Es geht ums Ganze, nicht nur um Online

Die Fragen, mit denen sich Unternehmen dringend auseinandersetzen müssen, umfassen die Organisation der gesamten Lieferkette. So zum Beispiel: Wie lässt sich die Warenverfügbarkeit in allen Kanälen sicherstellen? Wie kann flächendeckend eine effiziente Infrastruktur für die letzte Meile aufgebaut werden? Wie realisiert man eine lückenlose Kühlkette und die Erhaltung der Qualität bei Ultrafrische? Was erfordert eine Zeitfensterzustellung und wie lässt sich Verpackungsmüll reduzieren?
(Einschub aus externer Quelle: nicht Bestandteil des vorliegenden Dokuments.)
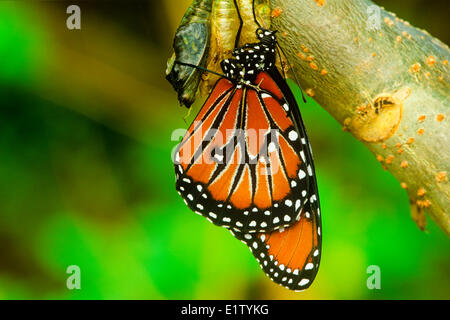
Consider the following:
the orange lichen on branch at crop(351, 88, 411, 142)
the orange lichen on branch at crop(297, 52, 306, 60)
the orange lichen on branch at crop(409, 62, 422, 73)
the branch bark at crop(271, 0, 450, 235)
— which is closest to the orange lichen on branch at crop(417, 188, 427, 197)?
the branch bark at crop(271, 0, 450, 235)

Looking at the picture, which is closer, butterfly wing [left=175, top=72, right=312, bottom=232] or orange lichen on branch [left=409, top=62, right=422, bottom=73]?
orange lichen on branch [left=409, top=62, right=422, bottom=73]

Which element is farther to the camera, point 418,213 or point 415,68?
point 418,213

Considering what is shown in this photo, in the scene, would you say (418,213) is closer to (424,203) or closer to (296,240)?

Hinzu kommt: Finanziell lohnt sich das Konzept von Onlinebestellung und Auslieferung noch nicht. Unternehmen müssen ihre Kosten an die Kunden weitergeben. Die Folgen im preissensiblen deutschen Lebensmittelhandel sind zwangsläufig Mindestbestellwerte oder Lieferkosten. Doch leisten können sich kostenfreie Services bislang nur diejenigen, denen beispielsweise ein Mutterkonzern finanzielle Rückendeckung gibt.
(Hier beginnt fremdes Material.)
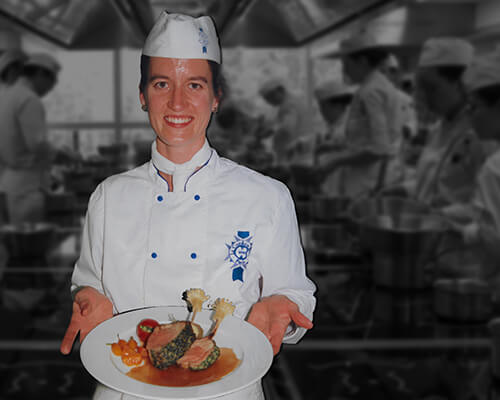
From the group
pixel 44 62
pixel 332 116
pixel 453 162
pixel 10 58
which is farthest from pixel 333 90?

Klar ist: Am Ende steht und fällt alles damit, das Bedürfnis der Kunden nach einem einfachen, komfortablen Einkaufserlebnis zu erfüllen. Es ist nicht zielführend, proprietäre Lösungen durchzusetzen oder schnell irgendeinen Online-Service wie etwa Click & Collect aus dem Boden zu stampfen, der die Problematik der Auslieferung ausblendet. Notwendig ist eine unternehmensübergreifende Zusammenarbeit. Die großen Supermarktketten sammeln bereits Erfahrungen im Omnichannel-Business. Darum sollte die Branche jetzt ihr Wissen bündeln und einheitliche, standardisierte Prozesse und Lösungen definieren – die Basis, um die Bedürfnisse der Konsumenten Schritt für Schritt zu erfüllen. Alle für den Omnichannel.